日本でも「実名での登録制インターネット」を提案した政治家がいましたが、彼は「なんて寝言いっているんだ?」と多くのネットユーザーから嘲笑されました。
でも、世界の潮流としては、「ユーザーが自発的に、実名インターネットのほうに向かっている」ように思われます。
僕個人としては、「仕事の愚痴もこぼせないネット社会」は、寂しくてしょうがないのだけれども。
『フェイスブック』でも「何を、どこまで公開するか?」という「プライバシー問題」は常に火種になっていて、「可視性を高くすればするほど良い人間になれる」「透明性が高いほど寛容な社会が生まれる」という「理想主義」が、今後も追究されていくかどうかはわかりません。
そんなにうまくいくものだろうか?と僕は思うし、「可視化」されていけばいくほど、「見えない部分」の闇は深くなっていくのでないか、とも感じます。
ただ、現在『フェイスブック』は、中国、ブラジル、そして日本を除く世界の主要な国々で、もっとも優勢なソーシャル・ネットワークとなっており、もしかしたら、「ネットでの閉鎖性」において、日本の「ガラパゴス化」は、携帯電話のハード以上に進行しているのかもしれません。

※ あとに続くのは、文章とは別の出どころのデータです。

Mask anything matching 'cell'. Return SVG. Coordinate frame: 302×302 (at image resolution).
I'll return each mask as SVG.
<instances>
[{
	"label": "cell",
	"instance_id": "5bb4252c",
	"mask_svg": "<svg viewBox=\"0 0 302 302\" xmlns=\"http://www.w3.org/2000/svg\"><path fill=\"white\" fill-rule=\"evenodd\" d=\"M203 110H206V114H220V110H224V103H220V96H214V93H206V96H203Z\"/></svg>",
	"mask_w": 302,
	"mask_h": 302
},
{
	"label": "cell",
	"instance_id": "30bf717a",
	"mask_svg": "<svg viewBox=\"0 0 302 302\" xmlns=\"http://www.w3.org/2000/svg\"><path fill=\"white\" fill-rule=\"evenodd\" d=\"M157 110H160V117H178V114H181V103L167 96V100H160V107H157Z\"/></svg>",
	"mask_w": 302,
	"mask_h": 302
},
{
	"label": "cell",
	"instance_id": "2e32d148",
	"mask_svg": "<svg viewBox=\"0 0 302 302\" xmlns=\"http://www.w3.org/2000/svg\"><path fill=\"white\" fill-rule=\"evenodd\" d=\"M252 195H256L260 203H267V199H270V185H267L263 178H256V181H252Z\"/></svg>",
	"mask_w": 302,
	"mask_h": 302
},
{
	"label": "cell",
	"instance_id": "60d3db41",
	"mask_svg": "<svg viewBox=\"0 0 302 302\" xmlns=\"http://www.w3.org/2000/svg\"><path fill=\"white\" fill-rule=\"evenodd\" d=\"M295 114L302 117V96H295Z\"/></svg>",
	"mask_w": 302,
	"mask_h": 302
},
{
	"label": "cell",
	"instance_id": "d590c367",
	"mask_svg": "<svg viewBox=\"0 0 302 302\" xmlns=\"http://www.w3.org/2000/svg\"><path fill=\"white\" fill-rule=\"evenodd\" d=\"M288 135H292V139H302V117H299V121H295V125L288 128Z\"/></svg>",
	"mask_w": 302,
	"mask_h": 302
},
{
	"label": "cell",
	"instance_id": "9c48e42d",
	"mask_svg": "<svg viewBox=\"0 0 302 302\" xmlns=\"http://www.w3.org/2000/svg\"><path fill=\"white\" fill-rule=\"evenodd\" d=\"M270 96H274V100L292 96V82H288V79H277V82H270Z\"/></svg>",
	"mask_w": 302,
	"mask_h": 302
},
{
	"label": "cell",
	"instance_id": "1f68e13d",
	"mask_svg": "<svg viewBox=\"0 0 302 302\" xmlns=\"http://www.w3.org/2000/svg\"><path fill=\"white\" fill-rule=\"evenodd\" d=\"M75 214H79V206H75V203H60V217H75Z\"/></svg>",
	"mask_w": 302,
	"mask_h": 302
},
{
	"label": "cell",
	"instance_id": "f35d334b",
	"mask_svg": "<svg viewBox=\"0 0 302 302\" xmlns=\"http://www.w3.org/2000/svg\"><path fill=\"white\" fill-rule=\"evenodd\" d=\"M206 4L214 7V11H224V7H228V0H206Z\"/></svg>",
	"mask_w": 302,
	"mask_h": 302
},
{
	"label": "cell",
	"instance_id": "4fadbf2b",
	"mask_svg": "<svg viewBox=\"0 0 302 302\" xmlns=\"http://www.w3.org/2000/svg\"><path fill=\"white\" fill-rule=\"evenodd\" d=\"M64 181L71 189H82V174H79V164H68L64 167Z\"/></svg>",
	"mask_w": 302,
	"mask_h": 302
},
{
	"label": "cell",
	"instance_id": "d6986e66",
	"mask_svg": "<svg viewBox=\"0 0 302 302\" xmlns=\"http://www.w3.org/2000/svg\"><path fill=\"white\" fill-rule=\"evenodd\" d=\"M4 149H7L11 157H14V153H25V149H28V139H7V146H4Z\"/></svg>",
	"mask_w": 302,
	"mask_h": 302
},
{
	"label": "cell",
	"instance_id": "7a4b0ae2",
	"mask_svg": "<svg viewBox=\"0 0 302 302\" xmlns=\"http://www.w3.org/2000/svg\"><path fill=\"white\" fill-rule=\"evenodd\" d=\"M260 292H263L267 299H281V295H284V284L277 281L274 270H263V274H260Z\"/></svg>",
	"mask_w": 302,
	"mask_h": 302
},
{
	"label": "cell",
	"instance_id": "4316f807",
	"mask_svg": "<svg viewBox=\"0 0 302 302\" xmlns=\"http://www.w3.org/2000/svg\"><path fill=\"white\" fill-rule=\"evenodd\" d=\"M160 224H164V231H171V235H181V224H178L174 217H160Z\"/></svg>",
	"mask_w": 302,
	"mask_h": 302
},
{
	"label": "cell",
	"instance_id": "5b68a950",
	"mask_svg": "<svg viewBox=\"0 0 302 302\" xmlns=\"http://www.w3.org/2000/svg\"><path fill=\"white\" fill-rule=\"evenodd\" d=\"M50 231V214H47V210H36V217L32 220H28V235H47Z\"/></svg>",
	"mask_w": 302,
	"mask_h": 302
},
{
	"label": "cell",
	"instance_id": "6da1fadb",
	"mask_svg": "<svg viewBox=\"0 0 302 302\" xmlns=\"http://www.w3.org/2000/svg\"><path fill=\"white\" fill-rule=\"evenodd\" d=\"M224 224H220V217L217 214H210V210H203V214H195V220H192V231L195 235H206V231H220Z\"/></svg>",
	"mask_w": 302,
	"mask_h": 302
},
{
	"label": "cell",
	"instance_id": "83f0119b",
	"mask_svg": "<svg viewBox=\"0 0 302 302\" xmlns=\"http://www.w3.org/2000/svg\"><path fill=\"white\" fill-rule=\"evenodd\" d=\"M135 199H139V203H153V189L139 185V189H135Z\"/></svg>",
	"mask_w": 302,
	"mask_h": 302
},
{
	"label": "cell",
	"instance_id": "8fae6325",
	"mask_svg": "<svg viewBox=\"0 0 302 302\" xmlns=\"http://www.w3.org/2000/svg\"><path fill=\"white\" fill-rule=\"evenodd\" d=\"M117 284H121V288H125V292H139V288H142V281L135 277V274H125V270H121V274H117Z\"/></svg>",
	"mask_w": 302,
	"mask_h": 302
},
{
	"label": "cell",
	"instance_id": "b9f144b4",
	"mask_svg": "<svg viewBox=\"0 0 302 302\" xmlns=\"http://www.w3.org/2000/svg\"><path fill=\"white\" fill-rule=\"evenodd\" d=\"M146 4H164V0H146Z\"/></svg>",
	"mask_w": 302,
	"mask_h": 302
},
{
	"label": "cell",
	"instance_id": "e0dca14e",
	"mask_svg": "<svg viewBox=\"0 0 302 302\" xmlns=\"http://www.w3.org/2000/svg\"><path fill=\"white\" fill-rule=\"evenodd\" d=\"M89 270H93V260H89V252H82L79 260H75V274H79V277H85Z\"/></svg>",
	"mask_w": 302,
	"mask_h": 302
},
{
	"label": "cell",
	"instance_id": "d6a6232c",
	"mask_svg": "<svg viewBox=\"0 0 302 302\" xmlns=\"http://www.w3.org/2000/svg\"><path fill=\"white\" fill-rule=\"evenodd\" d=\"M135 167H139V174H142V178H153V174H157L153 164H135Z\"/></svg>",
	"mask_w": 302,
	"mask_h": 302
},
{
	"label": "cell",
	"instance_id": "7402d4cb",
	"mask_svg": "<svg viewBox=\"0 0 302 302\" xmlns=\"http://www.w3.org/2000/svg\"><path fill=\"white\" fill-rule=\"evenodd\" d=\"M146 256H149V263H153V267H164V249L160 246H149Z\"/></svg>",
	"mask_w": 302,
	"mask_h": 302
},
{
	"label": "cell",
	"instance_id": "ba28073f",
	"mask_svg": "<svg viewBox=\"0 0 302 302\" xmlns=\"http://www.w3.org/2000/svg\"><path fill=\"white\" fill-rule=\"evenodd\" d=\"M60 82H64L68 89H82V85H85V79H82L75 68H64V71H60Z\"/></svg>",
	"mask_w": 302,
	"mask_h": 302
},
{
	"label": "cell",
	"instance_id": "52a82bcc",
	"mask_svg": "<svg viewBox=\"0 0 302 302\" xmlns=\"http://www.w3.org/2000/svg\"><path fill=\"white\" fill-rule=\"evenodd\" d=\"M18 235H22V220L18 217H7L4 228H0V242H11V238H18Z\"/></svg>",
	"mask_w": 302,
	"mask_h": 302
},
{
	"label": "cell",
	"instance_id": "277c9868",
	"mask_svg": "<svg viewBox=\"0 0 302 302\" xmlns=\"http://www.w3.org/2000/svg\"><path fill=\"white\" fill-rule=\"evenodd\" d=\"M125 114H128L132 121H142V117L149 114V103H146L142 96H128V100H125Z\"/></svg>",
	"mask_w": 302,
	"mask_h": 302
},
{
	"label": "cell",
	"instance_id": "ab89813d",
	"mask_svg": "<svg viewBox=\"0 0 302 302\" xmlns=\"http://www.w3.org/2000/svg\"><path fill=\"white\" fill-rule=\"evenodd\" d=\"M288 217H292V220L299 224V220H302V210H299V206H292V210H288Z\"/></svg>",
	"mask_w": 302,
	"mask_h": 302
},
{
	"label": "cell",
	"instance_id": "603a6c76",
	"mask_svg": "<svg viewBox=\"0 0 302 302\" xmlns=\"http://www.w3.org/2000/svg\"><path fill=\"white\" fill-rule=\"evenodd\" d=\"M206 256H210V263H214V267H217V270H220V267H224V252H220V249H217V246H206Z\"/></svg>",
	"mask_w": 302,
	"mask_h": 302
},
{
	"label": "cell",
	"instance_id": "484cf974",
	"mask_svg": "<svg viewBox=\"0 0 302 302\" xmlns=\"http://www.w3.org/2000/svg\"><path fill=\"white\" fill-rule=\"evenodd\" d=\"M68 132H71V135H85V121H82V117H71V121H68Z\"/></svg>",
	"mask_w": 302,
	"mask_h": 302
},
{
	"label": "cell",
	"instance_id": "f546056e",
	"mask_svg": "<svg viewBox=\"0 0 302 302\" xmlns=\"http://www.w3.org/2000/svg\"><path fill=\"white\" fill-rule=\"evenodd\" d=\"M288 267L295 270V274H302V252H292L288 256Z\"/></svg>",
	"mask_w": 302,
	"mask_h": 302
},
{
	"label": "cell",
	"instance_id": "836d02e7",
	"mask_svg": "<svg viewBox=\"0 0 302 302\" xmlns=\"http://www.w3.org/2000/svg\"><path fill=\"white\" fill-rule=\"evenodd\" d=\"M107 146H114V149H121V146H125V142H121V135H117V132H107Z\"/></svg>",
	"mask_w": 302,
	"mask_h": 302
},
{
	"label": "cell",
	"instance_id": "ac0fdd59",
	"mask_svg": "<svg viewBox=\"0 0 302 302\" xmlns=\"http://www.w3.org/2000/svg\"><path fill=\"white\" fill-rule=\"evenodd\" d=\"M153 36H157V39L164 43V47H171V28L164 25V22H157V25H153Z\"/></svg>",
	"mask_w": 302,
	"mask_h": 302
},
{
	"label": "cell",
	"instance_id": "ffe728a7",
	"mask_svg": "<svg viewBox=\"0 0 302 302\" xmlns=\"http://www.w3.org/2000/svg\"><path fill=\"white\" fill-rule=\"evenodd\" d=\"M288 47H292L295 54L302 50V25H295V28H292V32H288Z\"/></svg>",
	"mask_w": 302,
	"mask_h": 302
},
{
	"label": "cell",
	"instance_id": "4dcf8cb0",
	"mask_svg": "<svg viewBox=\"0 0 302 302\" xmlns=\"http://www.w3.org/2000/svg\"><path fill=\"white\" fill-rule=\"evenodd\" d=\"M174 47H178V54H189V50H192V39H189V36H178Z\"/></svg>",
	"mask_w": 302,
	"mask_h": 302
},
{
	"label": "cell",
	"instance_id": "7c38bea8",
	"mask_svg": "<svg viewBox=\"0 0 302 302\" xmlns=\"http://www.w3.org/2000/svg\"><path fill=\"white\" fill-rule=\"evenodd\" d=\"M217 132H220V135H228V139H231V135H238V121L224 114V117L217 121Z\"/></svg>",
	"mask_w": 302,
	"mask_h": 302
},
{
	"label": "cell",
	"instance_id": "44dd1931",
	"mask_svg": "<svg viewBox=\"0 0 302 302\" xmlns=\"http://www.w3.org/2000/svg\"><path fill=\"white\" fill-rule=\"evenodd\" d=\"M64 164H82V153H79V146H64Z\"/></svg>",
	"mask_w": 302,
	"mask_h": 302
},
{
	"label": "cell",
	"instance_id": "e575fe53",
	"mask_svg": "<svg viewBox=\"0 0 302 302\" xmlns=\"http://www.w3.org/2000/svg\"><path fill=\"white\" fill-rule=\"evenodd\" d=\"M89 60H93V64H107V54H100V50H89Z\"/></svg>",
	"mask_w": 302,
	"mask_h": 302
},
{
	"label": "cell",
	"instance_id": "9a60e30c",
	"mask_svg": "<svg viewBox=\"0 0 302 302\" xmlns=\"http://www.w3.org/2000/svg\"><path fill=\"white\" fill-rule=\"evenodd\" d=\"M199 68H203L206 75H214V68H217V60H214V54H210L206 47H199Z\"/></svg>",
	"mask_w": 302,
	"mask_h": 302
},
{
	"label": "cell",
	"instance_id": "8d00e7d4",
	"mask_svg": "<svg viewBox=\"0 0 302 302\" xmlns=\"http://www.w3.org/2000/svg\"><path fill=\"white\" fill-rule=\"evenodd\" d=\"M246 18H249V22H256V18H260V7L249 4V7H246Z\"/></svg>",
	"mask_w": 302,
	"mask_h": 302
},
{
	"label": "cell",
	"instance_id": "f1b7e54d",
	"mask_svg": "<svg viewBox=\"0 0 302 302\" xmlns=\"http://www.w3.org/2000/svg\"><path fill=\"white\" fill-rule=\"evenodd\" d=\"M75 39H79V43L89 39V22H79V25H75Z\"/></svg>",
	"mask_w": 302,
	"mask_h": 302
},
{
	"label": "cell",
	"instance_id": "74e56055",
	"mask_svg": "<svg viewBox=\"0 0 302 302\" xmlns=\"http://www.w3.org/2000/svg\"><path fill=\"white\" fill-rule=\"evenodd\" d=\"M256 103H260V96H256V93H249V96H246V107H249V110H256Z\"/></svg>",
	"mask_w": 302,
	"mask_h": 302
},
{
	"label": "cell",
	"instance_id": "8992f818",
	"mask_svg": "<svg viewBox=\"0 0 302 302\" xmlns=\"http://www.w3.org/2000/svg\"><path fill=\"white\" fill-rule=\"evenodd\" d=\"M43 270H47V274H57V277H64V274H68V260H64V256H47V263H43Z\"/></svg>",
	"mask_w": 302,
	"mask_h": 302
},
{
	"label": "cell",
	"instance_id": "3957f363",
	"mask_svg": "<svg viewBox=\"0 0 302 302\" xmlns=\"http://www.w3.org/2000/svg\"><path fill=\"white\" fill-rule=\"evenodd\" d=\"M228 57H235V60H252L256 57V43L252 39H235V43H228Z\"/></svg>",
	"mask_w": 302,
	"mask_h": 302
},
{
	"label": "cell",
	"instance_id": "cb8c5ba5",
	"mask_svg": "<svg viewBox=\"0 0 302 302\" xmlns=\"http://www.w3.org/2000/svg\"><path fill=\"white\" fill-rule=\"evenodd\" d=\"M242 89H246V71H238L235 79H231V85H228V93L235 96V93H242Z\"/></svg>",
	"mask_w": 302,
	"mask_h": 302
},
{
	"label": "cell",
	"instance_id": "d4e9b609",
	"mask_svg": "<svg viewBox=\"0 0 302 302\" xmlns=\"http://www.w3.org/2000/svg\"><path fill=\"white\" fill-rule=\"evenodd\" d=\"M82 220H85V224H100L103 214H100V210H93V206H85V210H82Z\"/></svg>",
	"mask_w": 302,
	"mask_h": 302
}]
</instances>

これから、インターネットは、そして、人間はどこへ向かっていくのか?
日本人は、『フェイスブック』を無視し続けられるのか?
かなり情報量が多くて、読むのが大変な本ではあります。
しかしながら、マーク・ザッカーバーグや『フェイスブック』のことを知りたい人だけでなく、「これからの世界」について興味がある人には、ぜひ読んでみていただきたい一冊です。